Libri d’artista che uniscono incisioni e poesie di Pascoli e che si possono anche sfogliare. Basta indossare i guanti. Inaugurata ieri pomeriggio della Gaba young dell’Accademia di belle Arti di Macerata “Alba di perla”. La mostra curata dagli studenti dell’Abamc Giulia Perugini (che ha da poco terminato gli studi nel dipartimento di Multimediale) ed Emanuele Gurini (studente Abamc al terzo anno di Graphic design) ha la particolarità, rispetto a mostre più tradizionali, di avvicinare lo spettatore all’opera esposta. Tutto grazie a un escamotage ideato dai giovani curatori. All’ingresso sono disponibili dei guanti che consentono di sfogliare i libri senza rovinarli.

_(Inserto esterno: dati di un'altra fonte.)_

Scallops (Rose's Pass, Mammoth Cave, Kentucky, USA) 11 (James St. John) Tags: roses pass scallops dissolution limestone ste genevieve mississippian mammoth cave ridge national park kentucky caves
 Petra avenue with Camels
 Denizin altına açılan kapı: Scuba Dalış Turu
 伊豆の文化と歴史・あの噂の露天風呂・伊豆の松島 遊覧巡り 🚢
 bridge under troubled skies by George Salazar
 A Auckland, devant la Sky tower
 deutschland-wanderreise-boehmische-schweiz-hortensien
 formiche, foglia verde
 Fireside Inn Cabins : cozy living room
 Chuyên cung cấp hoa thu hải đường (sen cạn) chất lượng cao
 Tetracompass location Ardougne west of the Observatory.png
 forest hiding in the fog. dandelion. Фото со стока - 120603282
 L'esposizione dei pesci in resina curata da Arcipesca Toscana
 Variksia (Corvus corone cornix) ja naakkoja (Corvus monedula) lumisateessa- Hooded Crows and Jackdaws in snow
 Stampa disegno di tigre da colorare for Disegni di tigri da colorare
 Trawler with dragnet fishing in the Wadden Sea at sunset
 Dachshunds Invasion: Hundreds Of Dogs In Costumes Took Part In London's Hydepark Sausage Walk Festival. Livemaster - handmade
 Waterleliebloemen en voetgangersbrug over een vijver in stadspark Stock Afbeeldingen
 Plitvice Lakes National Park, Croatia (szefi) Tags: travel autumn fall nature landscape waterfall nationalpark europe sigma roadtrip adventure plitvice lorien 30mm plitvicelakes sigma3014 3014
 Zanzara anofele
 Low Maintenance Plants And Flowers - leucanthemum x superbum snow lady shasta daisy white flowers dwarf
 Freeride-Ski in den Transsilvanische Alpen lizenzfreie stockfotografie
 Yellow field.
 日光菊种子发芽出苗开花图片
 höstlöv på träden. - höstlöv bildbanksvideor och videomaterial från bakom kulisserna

Giulia Perugini ed Emanuele Gurini al vernissage
Nello spazio messo a disposizione degli studenti e delle studentesse in via Gramsci 55 dal direttore dell’accademia Paola Taddei, sono in mostra fino al 16 giugno 17 libri d’artista, selezionati all’indomani del concorso “Pascoli e il paesaggio”. Dopo essere stati in mostra a Bologna l’anno scorso, i volumi ora sono a Macerata. «Ogni artista – ha spiegato Giulia Perugini – ha declinato il paesaggio pascoliano in modo diverso, estraendo una poesia e lavorando sull’immagine della sua mente per trasformarla in incisione. Non sono quindi “libri oggetto” ma libri sfogliabili, che ci portano all’interno della poesia di Pascoli. Ogni artista rappresenta a suo modo la suggestione del cuore, il dolore e la meraviglia delle piccole cose che sono la cifra della poetica pascoliana». A spiegare l’allestimento è invece Emanuele Gurini, che ha anche ringraziato il direttore Taddei per lo spazio messo a disposizione degli studenti. «Pascoli – ha detto Gurini – è stato un artista che ha compreso appieno il suo tempo. Cambiano i contesti ma quello che troviamo nella sua poetica è vero anche oggi. Nella prima stanza potete toccare con mano i libri. Nella seconda stanza il clima è più raccolto, per entrare in contatto con la poetica di Pascoli e in qualche modo isolarsi dal mondo esterno».
L’esposizione nasce dalla collaborazione con l’Accademia pascoliana e con l’Università di Bologna. Le opere sono di Silvano Babini, Maurizio Boiani, Riccardo Buccella / Mattia Caruso / Andrea Spinelli, Ezio Camorani, Loretta Cappanera, Isabella Ciaffi, Alex Corno, Graziella Da Gioz, Stefano Grasselli, Paolo Graziani, Maria Elisa Leboroni, Raffaello Margheri, Giordano Perelli, Maurizia Ragni, Luciano Ragozzino, Laura Stor, Elsa Zaupa. L’ingresso è libero.